L'OTAN répare "une sorte d'anomalie" avec le bureau qu'elle a ouvert il y a un mois à Genève, selon son responsable. L'occasion pour lui de préciser qu'il ne s'occupe pas des relations avec la Suisse et que son poste ne viole pas la "neutralité" du pays hôte.

"Genève est un centre mondial pour la diplomatie", affirme l'Espagnol Joaquin Molina dans un entretien à Keystone-ATS, le premier depuis le début de son mandat. "Il n'y a pas d'autre ville dans le monde qui a ce pouvoir fédérateur".

L'OTAN s'appuyait déjà des bureaux de liaison dans les autres centres multilatéraux comme New York et Vienne. "Le fait que nous n'étions pas ici était une sorte d'anomalie", insiste M. Molina qui estime que cette arrivée peut rendre la Genève internationale "plus complète" encore.

Une analyse que partagent de nombreux interlocuteurs auxquels il a parlé depuis un mois. Mais la collaboration avec les organisations internationales à Genève dure depuis toujours à l'Alliance, largement avant l'ouverture du bureau.

Plus largement, "la sécurité internationale est de plus en plus importante dans le paysage auquel nous sommes confrontés", explique M. Molina. Or, l'OTAN est attachée à un ordre international établi sur le droit, dit-il.

Engagée sur le DIH

L'Alliance veut aussi montrer qu'elle n'est pas qu'une alliance militaire défensive. Elle se positionne désormais sur une approche très large de la sécurité, des cybermenaces aux migrants, en passant par le changement climatique et la lutte contre le terrorisme.

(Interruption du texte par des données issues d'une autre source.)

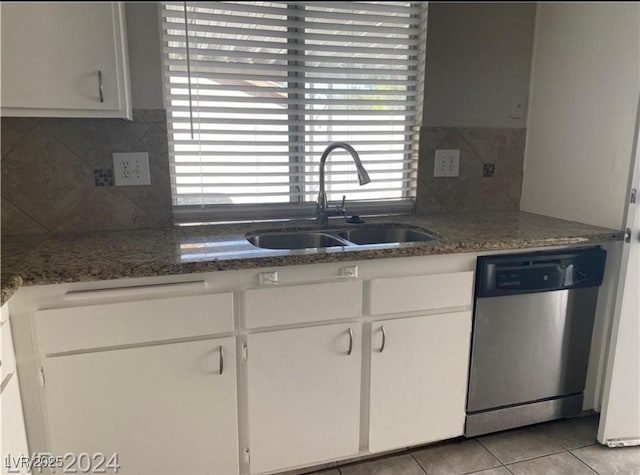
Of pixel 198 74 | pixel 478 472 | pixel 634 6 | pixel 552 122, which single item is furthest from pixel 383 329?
pixel 634 6

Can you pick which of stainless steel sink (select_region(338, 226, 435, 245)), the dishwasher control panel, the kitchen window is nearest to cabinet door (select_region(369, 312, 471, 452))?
the dishwasher control panel

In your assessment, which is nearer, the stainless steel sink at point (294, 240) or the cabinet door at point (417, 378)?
the cabinet door at point (417, 378)

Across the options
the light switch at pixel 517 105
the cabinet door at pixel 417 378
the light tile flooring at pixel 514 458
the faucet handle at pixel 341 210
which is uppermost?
the light switch at pixel 517 105

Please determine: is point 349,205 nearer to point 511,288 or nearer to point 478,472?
point 511,288

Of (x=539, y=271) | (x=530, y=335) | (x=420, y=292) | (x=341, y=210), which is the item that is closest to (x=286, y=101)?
(x=341, y=210)

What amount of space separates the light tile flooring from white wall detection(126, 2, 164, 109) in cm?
144

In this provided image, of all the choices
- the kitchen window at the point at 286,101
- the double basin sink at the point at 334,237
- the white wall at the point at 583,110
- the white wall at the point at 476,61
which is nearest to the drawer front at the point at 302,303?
the double basin sink at the point at 334,237

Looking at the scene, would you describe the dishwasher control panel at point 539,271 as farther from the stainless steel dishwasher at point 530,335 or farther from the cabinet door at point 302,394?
the cabinet door at point 302,394

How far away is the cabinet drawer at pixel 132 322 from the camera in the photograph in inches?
44.9

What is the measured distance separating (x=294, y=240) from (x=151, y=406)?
2.54 ft

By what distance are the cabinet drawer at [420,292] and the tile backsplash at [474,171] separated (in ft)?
1.99

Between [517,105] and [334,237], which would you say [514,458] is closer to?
[334,237]

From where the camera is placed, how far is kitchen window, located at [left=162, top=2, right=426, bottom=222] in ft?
5.33

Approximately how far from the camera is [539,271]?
1553mm
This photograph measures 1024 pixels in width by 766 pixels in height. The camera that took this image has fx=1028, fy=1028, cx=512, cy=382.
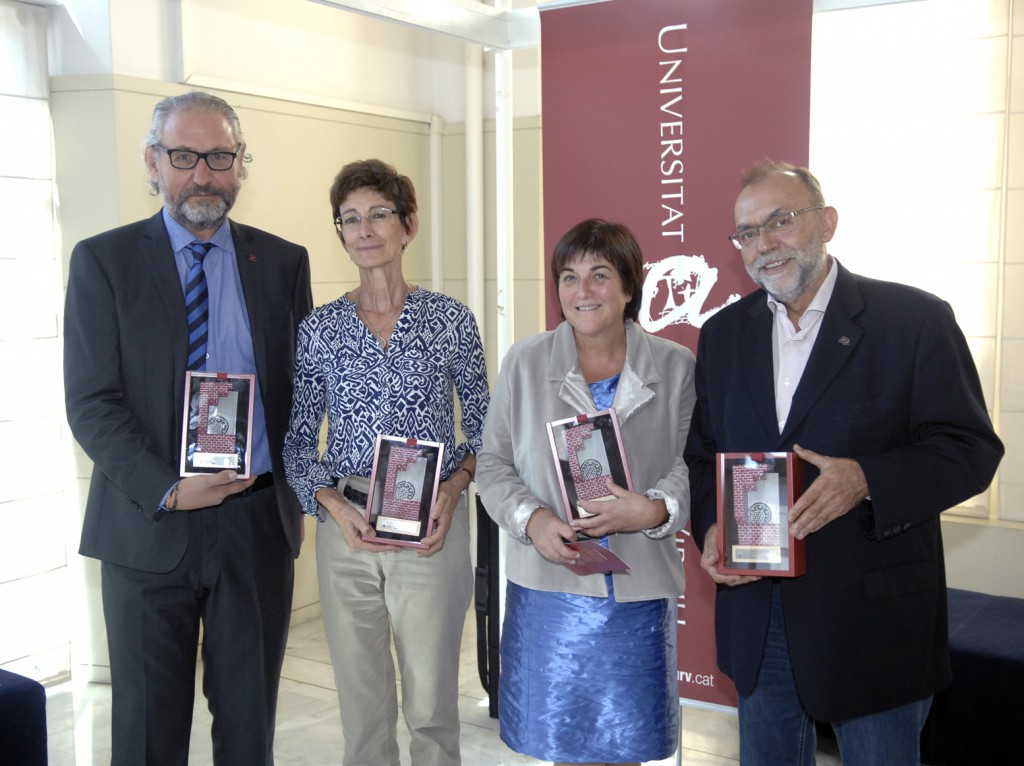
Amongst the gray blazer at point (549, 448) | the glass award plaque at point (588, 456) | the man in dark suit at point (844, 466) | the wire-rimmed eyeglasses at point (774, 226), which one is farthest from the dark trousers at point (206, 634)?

L'Alliance atlantique voit notamment un intérêt à participer au dialogue sur des questions comme l'humanitaire ou le désarmement, affirme ce responsable, pour le moment le seul représentant dans ce bureau à Genève. "Nous sommes inquiets de la situation actuelle", admet-il.

Elle va participer dès la semaine prochaine à la Conférence internationale de la Croix-Rouge et du Croissant-Rouge (CICR) avec un engagement concret qui sera porté par un sous-secrétaire général adjoint.

Le sommet récent de l'OTAN à Washington a donné une large place au droit international humanitaire (DIH). Le fait que les Conventions de Genève et que l'alliance aient été lancées la même année "n'est pas vraiment un hasard", selon l'Espagnol. "Le monde a répondu à une approche qui était là après la Seconde Guerre mondiale", dit-il.

Le DIH fait partie de l'OTAN qui l'a éprouvé dans plusieurs conflits. La décision d'intervenir dans les Balkans dans les années 90 était précisément "en réponse aux violations" de ce droit et des droits humains, estime M. Molina. "Tous les problèmes ont-ils été résolus ? Clairement non, mais ce n'est pas la faute de l'OTAN. Nous avons fait partie de la solution".

Pas de dialogue avec Moscou

Sur l'aide à l'Ukraine aussi, "nous avons fait ce que nous devions, même si certains pensent que nous aurions dû faire davantage", dit encore l'Espagnol. "Nous continuons à soutenir fermement" ce pays, ajoute-t-il, sans pouvoir commenter si celui-ci rejoindra rapidement ou non l'alliance.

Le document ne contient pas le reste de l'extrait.